Sec. 1980.108  General provisions.

    (a) ***
    (1) ***
    (v) The Agency may subordinate its security interest on a direct 
loan when a guaranteed loan is involved in any of the following 
circumstances:
    (A) To permit a guaranteed lender to advance funds and perfect a 
security interest in crops, feeder livestock, or

[[Page 47388]]

livestock products, (milk, eggs, wool, etc.).
    (B) When the lender requesting the guarantee needs the 
subordination of the Agency's lien position to maintain its lien 
position when servicing or restructuring.
    (C) When the lender requesting the guarantee is refinancing the 
debt of another lender and the Agency's position on real estate 
security will not be adversely affected.
    (vi) The Agency may subordinate its security interest in chattels 
and real estate, or both to permit a Contract of Guarantee--Line of 
Credit to be advanced for annual operating needs in accordance with 
Sec. 1980.175 (c)(2) only when the following conditions are met:
    (A) The value of the total security for the direct loan or loans 
exceeds the total unpaid balance of the direct loan that it secures by 
at least 25 percent of the amount of the proposed line of credit after 
the subordination.
    (B) The applicant cannot obtain sufficient credit through a 
conventional guaranteed loan.
    (C) The subordination is limited to a specific amount.
    (D) The loan funds will not be used in such a way that will 
contribute to erosion of highly erodible land or conversion of wetlands 
for the production of an agricultural commodity according to part 1940, 
subpart G of this chapter.
    (E) The borrower has not been convicted of planting, cultivating, 
growing, producing, harvesting or storing a controlled substance under 
Federal or State law. ``Borrower'' for purposes of this provision, 
specifically includes an individual or entity borrower and any member 
stockholder, partner, or joint operator, of an entity borrower and any 
member, stockholder, partner, or joint operator of an entity borrower. 
``Controlled substance'' is defined at 21 CFR part 1308. The borrower 
will be ineligible for a subordination for the crop year in which the 
conviction occurred and the 4 succeeding crop years.
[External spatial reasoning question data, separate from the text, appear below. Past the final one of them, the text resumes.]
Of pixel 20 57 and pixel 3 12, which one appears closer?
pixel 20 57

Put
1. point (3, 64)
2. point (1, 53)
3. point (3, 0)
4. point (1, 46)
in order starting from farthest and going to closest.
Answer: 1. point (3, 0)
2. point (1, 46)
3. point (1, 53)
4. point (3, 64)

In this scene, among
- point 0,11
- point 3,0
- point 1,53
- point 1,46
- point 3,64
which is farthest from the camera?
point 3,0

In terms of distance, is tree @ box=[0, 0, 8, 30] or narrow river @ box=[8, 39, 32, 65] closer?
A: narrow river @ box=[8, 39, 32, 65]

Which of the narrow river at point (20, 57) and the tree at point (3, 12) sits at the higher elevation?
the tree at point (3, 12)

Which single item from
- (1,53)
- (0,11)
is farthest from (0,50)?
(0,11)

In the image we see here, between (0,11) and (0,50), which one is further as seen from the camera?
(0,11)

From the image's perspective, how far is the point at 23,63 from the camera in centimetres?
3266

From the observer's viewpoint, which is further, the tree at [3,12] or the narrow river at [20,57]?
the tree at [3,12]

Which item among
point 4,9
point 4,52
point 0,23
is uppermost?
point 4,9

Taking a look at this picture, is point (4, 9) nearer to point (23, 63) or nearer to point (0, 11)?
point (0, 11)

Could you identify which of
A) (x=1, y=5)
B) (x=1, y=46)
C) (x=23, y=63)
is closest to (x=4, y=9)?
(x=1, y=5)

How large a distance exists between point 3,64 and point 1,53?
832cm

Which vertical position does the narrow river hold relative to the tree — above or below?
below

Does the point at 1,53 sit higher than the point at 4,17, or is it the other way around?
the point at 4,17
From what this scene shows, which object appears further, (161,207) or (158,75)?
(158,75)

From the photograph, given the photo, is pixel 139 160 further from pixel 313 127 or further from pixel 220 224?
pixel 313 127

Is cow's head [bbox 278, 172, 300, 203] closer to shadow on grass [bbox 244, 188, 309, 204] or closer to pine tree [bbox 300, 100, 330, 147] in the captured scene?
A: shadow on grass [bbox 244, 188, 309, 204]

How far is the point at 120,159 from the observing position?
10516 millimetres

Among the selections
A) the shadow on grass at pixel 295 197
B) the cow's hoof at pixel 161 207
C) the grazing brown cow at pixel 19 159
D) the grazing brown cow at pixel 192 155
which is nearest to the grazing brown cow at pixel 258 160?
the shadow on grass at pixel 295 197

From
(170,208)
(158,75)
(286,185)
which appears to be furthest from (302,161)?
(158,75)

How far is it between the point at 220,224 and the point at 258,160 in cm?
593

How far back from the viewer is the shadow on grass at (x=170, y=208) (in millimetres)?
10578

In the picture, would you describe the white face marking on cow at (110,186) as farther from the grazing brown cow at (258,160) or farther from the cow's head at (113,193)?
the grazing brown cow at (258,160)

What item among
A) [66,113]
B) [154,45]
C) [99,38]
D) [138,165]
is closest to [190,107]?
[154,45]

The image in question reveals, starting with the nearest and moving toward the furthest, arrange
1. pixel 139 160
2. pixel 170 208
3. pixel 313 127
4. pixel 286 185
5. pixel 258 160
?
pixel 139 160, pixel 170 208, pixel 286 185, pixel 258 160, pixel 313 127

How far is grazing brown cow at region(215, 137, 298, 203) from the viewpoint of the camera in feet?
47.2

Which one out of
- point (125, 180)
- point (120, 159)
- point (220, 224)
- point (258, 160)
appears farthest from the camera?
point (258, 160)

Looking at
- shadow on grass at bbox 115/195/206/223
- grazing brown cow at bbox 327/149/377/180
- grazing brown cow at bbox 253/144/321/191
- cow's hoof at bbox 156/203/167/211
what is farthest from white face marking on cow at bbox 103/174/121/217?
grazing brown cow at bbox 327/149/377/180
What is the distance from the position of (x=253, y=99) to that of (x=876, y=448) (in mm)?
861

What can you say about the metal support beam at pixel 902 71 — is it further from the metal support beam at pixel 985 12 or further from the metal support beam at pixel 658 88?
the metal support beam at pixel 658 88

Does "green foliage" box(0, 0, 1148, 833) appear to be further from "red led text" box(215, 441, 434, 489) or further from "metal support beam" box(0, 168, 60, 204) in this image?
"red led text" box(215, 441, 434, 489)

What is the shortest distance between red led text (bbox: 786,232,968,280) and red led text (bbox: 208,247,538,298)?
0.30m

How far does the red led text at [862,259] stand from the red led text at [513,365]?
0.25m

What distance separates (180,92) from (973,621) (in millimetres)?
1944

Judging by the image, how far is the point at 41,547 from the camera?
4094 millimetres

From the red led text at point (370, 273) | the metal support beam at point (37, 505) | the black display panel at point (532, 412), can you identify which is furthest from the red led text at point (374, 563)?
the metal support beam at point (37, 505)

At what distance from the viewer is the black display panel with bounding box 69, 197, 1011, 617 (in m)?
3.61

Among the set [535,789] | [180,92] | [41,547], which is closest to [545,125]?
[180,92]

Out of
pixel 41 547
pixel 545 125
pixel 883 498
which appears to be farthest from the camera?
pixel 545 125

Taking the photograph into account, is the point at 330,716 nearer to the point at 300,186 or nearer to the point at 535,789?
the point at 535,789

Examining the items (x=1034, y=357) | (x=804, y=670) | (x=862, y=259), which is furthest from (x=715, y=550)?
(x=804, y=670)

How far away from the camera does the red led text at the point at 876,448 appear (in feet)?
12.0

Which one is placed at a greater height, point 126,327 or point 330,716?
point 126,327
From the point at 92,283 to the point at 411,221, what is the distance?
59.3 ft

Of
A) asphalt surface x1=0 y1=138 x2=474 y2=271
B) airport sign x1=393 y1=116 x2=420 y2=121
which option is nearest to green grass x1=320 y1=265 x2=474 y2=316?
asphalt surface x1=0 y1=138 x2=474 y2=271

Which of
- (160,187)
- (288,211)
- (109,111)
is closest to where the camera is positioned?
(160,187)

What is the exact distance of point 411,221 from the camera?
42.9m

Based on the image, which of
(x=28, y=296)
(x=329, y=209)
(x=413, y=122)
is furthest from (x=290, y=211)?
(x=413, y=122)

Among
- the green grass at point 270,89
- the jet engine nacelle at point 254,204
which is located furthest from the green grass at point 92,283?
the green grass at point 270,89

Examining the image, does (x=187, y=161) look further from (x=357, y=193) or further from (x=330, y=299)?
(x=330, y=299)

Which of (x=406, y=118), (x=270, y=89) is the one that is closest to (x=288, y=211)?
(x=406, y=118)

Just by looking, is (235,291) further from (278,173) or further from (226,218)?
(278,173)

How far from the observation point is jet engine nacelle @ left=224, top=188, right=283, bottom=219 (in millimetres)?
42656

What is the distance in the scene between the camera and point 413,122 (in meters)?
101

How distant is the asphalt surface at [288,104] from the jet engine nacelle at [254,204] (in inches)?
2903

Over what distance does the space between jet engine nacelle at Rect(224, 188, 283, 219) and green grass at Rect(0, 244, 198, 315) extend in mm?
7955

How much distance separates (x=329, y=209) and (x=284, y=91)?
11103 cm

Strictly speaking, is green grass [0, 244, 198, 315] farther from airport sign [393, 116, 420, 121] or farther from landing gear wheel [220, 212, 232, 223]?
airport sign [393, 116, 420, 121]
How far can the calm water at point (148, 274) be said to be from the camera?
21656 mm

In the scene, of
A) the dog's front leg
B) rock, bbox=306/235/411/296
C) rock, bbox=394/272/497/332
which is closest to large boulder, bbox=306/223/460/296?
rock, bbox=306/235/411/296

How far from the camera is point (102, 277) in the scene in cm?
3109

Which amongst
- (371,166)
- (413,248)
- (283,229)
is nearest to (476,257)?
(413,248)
Applicants must 
attest on the Agency application form that it and its members, if an 
entity, have not been convicted of such a crime.
    (F) No subordination will exist in favor of another creditor on the 
same security.
    (G) The subordination is not in favor of another USDA agency.
    (H) Any stock required in connection with the loan secured by the 
subordinated security will be assigned to the Agency.
    (I) The borrower can document the ability to repay the total amount 
due under subordination and pay all other debt payments scheduled for 
the subject operating cycle.
    (J) The borrower will complete an application provided by the 
Agency to receive consideration for a subordination, and
    (K) The lienholder requesting the subordination will agree to give 
notice of foreclosure as required by the Agency.
* * * * *
    (d) Relationship between Agency loans, direct and guaranteed. A 
guaranteed FO or OL loan may be made to an insured borrower with the 
same type of direct loan provided:
    (1) The outstanding combined direct and guaranteed FO or OL 
principal balance owned by the loan applicant or owed by anyone who 
will sign the note as cosigner may not exceed the authorized guaranteed 
loan limit for that type of loan.
    (2) Chattel and real estate collateral must be separate and 
identifiable so as to be discernible from the collateral pledged to the 
Agency for a direct loan. Different lien positions on real estate are 
considered separate and identifiable collateral.
    7. Section 1980.175 is amended to add paragraph (h)(3) as follows:


Sec. 1980.175  Operating Loans.

* * * * *
    (h) Special security requirements. (1) * * *
    (3) Subject to the requirements of this section, the Agency may 
approve a Contract of Guarantee for a line of credit to be secured by 
basic chattel or real estate security in which the Agency has 
subordinated its lien position in accordance with Sec. 1980.108.
* * * * *

    Signed in Washington, DC, on September 2, 1997.
Dallas Smith,
Acting Under Secretary for Farm and Foreign Agricultural Services.

Jill Long Thompson,
Under Secretary for Rural Development.